XTERRA Worlds 2012 - Dealing with the unexpected

As I type this 3 days after XTERRA worlds, and a 29th place finish in a very deep and high quality field of pros; I continue to feel the one emotion I didn't want to be reflecting on.... The frustrating feeling of "what if." It is the only thing I didn't want.
 
 I didn't race terribly. But unfortuantely on race day, the power just wasn't there. No excuses. It just didn't happen. After feeling awesome in preparation and having to hold myself back in course reccie, on race day I just felt empty. On the flip side I am proud I was able to keep my head in the game and continue to push to the end. Giving the best I had on the day, and continuing to move forward throughout the run.
 
 As an athlete it is not really the result that matters, but the performance. The world championships is a brutal test, and an amazing opportunity to test one self against some of the finest athletes on the planet. I didn't happen, and if anything it probably just fires the motivation to do more. Specifically I want to give a huge thanks to Magellan, VO2max, RATS, and Iconic Adventures for their generous assistance in making it possible. And I look forward to many more adventures to come.

 
 
When XTERRA say they have a rough water swim, they weren't joking. This is Saturday pre-race and the waves are breaking on the beach. I successfully body surfed a few in.... but after being unceremoniously dumped onto the beach and filling my suit with sand, I figured I'd try to avoid the wave come race day!
 
 
Some pre-ride action and you can see it was some very dry and dusty conditions we had to deal with. While not overly technical, the new bike course certainly has enough to catch up those less skilled, and enough physical demands to break you.
 
 
Magellan tells you a lot of very useful information. Some you perhaps don't want to know. Such as an average temperature on morning pre-ride of 32 degrees....
 
 
Saturday night, 11pm, and we are sitting in a carpark. Not the plan. But after an earthquake in Canada, Hawaii went on Tsunami alert and we were evacuated from our accomodation at 9pm. We loading up the rental car with gear and bikes and headed for higher ground. A bizzare and surreal experience and not the ideal race prep as we finally got to bed at 2am ahead of our 9am start. Olly still managed to win an age-group world title and beat me home so won't be using this as an excuse!
 
 
Race morning and the swim was pretty rough. I was prepared for a duathlon, so post tsunami it was almost a surprise we swam. Some unsettled water movements made for a very testing swim which really showed the strongest swimmers. Case in point Javier Gomez who made the other pro's look like rookies coming out in 19min while no one else broke 20 (including numerous ITU pro's). Phenomenal.
 

 Midpoint of the swim and I emerge amongst a few pro women and some faster age-groupers having already caught us. Not quite going to plan, but then again it wasn't a normal day!
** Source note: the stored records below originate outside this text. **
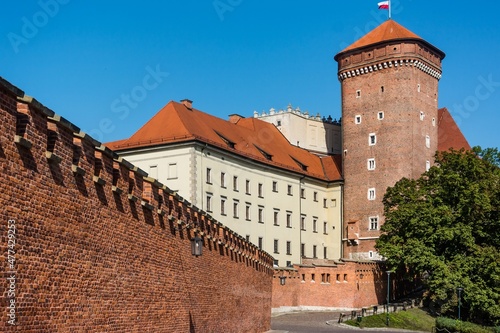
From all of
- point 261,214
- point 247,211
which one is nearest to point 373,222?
point 261,214

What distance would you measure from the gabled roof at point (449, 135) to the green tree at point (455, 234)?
2360 cm

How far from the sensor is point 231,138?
5981cm

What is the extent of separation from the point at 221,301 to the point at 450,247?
30.7 metres

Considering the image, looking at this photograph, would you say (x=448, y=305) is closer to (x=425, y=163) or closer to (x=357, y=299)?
(x=357, y=299)

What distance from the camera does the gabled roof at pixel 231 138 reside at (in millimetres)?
54969

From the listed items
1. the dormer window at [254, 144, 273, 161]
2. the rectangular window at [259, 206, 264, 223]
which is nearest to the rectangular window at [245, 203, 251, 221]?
the rectangular window at [259, 206, 264, 223]

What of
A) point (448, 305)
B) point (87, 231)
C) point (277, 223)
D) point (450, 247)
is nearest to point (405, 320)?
point (448, 305)

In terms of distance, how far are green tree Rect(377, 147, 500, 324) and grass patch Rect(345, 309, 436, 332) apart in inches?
65.6

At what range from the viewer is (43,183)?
35.3 ft

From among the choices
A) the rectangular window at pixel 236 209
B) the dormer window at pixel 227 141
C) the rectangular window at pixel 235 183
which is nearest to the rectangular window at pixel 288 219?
the rectangular window at pixel 236 209

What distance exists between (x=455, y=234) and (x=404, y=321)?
724 centimetres

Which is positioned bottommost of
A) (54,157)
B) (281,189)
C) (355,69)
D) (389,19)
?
(54,157)

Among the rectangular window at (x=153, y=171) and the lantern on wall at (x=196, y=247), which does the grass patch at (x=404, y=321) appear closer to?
the rectangular window at (x=153, y=171)

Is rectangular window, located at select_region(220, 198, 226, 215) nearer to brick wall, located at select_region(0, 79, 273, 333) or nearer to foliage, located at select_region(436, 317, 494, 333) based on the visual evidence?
foliage, located at select_region(436, 317, 494, 333)
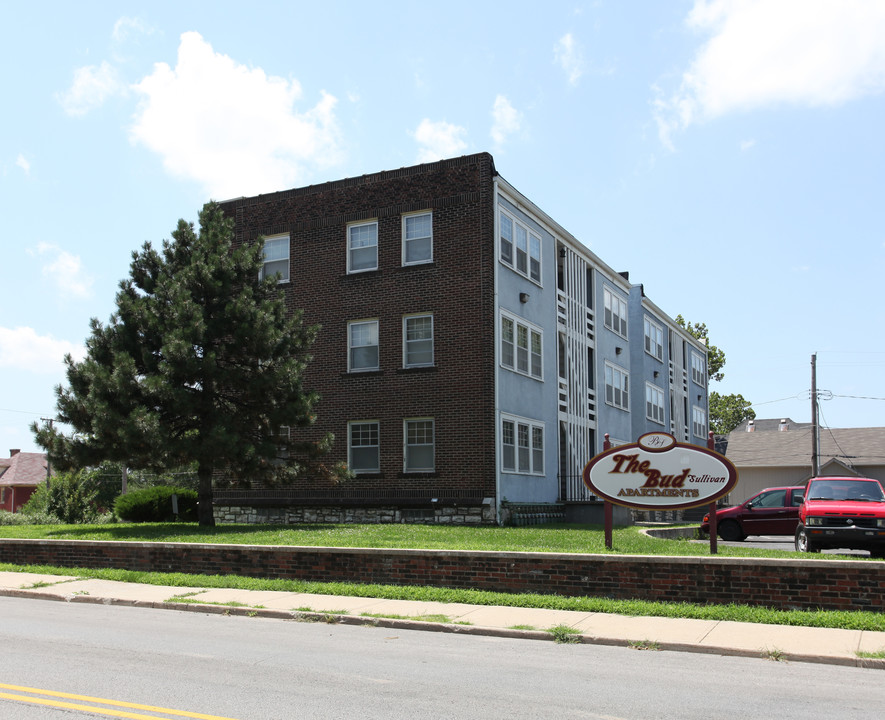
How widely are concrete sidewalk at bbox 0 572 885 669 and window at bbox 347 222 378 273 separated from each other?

Early in the bike, digging deep, and hoping that my "race legs" will re-appear any moment soon!


Last 500m and in typical XTERRA style they throw a deep sand beach at you. Kahuna, Janet and the rest of Team Unlimited could be accused of many things..... but making it easy isn't one of them. Theres a reason the medal you are given at the finish line reads "survivor"
 

1 comment:

Anonymous said...

actually stalked you using the athlete tracker when i saw your name on the start list haha. i am hoping to go next year, bike looked pretty tough though!
well done, amen on the "not result but performance" thing, finding this very difficult to explain to friends since itu worlds in auckland where i had a shitty day.